= Beginning of Section =

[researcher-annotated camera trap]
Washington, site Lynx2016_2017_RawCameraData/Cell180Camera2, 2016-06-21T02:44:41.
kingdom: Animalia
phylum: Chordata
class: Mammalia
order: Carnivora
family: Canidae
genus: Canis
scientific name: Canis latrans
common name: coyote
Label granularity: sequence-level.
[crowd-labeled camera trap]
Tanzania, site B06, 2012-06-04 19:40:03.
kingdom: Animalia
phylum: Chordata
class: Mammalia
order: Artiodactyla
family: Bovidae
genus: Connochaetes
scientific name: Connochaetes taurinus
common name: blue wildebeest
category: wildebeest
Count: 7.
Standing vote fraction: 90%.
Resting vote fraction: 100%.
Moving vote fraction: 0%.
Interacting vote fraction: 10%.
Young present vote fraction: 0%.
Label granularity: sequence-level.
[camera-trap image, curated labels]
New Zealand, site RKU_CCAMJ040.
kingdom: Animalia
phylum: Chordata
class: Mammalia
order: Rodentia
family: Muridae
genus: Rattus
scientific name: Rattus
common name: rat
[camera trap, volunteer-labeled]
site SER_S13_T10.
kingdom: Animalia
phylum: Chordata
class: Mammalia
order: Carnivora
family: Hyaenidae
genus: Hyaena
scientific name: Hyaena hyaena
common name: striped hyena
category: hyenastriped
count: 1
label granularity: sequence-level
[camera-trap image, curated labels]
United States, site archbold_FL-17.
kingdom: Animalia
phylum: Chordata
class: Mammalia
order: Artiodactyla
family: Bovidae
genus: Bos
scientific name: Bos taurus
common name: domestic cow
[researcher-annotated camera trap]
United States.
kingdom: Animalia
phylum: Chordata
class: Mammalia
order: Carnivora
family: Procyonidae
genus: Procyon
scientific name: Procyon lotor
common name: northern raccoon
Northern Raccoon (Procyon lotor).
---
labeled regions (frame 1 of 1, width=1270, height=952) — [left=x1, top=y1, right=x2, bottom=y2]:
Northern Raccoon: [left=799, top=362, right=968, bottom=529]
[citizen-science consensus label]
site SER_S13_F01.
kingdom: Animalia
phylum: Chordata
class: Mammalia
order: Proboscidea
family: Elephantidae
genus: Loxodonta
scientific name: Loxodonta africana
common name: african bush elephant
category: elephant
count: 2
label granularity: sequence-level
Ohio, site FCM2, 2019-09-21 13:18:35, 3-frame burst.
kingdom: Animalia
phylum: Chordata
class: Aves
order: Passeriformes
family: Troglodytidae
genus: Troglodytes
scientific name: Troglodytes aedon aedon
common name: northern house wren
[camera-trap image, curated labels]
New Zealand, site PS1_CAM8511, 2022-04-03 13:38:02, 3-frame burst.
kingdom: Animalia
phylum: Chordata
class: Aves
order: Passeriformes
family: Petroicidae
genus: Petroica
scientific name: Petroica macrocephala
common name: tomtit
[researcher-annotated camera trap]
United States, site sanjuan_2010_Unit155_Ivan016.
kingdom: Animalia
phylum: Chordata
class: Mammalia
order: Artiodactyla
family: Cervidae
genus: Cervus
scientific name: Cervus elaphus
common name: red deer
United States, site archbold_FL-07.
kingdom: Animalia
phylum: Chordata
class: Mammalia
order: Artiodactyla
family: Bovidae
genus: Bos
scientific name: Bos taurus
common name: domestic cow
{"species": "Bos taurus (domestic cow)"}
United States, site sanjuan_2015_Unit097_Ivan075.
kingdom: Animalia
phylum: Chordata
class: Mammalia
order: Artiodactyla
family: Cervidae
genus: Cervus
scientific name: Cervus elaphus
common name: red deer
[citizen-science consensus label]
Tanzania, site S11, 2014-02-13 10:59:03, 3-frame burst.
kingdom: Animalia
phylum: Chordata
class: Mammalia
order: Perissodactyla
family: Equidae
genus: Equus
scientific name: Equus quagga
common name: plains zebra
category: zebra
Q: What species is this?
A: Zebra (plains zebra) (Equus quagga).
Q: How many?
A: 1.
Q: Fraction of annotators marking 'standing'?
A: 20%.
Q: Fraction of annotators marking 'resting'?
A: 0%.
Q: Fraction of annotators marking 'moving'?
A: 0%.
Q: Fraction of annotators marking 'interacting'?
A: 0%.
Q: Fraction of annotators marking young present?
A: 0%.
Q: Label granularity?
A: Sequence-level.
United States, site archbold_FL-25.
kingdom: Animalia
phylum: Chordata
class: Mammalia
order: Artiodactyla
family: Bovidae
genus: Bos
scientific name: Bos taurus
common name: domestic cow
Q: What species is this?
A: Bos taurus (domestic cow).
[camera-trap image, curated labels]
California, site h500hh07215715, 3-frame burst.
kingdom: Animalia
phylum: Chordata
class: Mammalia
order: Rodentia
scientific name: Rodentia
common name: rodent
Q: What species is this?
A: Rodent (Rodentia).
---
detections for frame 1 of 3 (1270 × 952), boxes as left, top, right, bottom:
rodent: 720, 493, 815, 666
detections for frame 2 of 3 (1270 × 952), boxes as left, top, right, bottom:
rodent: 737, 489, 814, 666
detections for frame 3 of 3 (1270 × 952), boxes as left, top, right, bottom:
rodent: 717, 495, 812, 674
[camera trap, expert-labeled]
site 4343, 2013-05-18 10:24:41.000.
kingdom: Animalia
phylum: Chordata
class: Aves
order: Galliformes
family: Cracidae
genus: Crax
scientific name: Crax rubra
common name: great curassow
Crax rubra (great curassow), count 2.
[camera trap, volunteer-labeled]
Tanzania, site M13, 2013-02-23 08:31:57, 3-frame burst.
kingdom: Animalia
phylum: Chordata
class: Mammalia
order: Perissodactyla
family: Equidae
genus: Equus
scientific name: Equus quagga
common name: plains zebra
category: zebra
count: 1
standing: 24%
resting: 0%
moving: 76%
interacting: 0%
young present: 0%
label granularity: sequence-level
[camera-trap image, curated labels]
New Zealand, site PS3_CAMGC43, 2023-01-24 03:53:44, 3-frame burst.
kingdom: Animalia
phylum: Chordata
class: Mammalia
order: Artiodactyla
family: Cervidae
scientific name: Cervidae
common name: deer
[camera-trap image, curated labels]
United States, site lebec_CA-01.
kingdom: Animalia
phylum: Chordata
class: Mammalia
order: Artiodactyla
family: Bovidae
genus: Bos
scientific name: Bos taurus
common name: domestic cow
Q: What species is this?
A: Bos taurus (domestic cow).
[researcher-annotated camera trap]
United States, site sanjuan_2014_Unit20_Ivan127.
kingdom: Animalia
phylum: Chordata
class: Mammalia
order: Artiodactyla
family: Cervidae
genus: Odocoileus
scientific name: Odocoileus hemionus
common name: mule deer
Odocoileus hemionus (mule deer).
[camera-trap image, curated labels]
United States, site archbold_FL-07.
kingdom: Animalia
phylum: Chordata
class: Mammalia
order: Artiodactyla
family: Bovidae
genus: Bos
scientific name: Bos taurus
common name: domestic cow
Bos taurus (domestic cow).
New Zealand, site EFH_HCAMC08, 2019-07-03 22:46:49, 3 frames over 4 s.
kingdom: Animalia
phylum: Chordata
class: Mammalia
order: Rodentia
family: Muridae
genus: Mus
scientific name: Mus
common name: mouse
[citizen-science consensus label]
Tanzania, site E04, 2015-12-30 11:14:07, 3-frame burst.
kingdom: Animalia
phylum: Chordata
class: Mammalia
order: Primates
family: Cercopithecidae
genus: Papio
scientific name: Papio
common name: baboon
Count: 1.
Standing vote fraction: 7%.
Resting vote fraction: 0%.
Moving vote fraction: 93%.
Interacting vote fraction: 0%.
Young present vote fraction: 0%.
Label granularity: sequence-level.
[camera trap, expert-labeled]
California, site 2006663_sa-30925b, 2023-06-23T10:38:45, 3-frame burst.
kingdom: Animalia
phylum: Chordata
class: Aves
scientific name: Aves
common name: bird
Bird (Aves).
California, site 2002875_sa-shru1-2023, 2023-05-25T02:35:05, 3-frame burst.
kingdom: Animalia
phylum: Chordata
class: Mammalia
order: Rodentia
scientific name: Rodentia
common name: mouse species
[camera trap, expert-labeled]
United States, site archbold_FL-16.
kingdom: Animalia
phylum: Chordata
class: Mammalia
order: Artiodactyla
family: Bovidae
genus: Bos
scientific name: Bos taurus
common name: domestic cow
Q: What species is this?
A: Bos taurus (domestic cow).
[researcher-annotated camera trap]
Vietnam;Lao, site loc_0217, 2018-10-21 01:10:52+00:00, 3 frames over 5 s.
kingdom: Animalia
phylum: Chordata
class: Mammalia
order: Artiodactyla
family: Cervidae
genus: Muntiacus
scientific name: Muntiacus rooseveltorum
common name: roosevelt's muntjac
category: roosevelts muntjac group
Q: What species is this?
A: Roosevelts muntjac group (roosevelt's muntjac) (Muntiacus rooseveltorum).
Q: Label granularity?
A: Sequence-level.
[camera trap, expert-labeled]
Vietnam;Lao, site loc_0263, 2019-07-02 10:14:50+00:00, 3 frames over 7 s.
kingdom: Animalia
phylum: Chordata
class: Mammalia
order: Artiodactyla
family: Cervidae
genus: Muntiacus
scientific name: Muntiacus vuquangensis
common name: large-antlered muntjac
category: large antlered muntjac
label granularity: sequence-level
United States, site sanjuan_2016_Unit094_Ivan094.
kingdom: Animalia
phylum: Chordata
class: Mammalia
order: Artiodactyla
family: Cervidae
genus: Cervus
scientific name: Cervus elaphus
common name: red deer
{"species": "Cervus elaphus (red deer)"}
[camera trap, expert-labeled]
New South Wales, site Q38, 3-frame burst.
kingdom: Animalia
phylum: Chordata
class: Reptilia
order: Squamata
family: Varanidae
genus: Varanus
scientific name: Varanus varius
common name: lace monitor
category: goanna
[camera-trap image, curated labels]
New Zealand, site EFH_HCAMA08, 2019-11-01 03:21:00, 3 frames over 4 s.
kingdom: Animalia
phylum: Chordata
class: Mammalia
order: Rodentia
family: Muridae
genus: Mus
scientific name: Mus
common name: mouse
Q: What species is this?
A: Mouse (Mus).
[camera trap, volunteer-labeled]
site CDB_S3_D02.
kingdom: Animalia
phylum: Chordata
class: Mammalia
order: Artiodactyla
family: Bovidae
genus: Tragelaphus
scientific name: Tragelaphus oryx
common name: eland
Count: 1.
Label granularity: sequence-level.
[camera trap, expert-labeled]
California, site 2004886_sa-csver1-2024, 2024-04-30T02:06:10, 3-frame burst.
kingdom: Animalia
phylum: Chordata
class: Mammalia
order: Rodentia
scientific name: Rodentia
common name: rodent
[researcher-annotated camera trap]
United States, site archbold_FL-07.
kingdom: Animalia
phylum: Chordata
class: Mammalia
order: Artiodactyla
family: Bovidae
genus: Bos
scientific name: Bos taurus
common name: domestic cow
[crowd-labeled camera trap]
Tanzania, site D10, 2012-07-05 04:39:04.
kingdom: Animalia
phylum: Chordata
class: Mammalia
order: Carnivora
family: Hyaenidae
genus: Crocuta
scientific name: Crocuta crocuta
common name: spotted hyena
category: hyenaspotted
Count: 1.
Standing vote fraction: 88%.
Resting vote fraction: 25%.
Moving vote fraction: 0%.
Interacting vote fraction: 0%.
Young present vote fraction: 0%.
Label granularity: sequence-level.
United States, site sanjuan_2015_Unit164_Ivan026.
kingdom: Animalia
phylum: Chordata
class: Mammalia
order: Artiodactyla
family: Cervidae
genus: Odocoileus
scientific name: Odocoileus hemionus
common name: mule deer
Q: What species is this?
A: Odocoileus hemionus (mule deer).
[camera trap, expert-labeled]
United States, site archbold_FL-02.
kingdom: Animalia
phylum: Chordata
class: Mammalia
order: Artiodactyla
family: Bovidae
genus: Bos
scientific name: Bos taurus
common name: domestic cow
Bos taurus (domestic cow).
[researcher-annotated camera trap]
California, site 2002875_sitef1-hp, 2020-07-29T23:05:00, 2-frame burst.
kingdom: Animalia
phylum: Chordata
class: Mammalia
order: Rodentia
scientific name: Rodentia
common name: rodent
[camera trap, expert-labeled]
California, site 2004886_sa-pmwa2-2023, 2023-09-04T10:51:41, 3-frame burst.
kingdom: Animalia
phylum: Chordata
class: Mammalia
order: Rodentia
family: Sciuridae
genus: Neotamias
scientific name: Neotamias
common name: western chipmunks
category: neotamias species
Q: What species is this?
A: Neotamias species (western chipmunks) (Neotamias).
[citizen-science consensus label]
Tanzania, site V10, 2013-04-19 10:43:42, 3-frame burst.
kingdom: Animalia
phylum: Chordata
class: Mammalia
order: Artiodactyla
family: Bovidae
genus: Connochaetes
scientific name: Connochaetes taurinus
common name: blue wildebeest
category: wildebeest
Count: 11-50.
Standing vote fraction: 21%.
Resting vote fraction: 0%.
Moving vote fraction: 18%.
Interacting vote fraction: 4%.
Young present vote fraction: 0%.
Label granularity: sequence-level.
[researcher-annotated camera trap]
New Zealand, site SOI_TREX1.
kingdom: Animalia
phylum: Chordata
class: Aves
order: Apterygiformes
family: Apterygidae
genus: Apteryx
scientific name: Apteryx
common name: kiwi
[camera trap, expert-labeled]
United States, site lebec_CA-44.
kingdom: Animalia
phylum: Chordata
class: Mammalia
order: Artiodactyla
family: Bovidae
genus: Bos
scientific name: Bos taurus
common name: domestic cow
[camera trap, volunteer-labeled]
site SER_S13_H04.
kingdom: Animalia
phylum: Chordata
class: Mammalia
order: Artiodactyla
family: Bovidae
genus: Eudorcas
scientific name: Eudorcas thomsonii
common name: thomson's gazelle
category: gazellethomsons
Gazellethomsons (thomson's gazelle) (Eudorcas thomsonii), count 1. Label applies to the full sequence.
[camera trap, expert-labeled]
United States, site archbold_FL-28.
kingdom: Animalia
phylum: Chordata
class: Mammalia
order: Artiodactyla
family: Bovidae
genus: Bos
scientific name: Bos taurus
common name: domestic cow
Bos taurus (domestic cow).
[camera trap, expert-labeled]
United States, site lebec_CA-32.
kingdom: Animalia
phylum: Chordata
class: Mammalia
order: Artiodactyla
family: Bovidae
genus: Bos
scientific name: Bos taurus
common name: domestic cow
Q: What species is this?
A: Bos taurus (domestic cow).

= End of Section =

▶ [TASK ITEM]: Above are the records; print exactly the lines from the line with "Vietnam;Lao, site loc_0263, 2019-07-02" to the line with "genus: Varanus", including both, and nothing else.

▶ [EXPECTED ANSWER]:
Vietnam;Lao, site loc_0263, 2019-07-02 10:14:50+00:00, 3 frames over 7 s.
kingdom: Animalia
phylum: Chordata
class: Mammalia
order: Artiodactyla
family: Cervidae
genus: Muntiacus
scientific name: Muntiacus vuquangensis
common name: large-antlered muntjac
category: large antlered muntjac
label granularity: sequence-level
United States, site sanjuan_2016_Unit094_Ivan094.
kingdom: Animalia
phylum: Chordata
class: Mammalia
order: Artiodactyla
family: Cervidae
genus: Cervus
scientific name: Cervus elaphus
common name: red deer
{"species": "Cervus elaphus (red deer)"}
[camera trap, expert-labeled]
New South Wales, site Q38, 3-frame burst.
kingdom: Animalia
phylum: Chordata
class: Reptilia
order: Squamata
family: Varanidae
genus: Varanus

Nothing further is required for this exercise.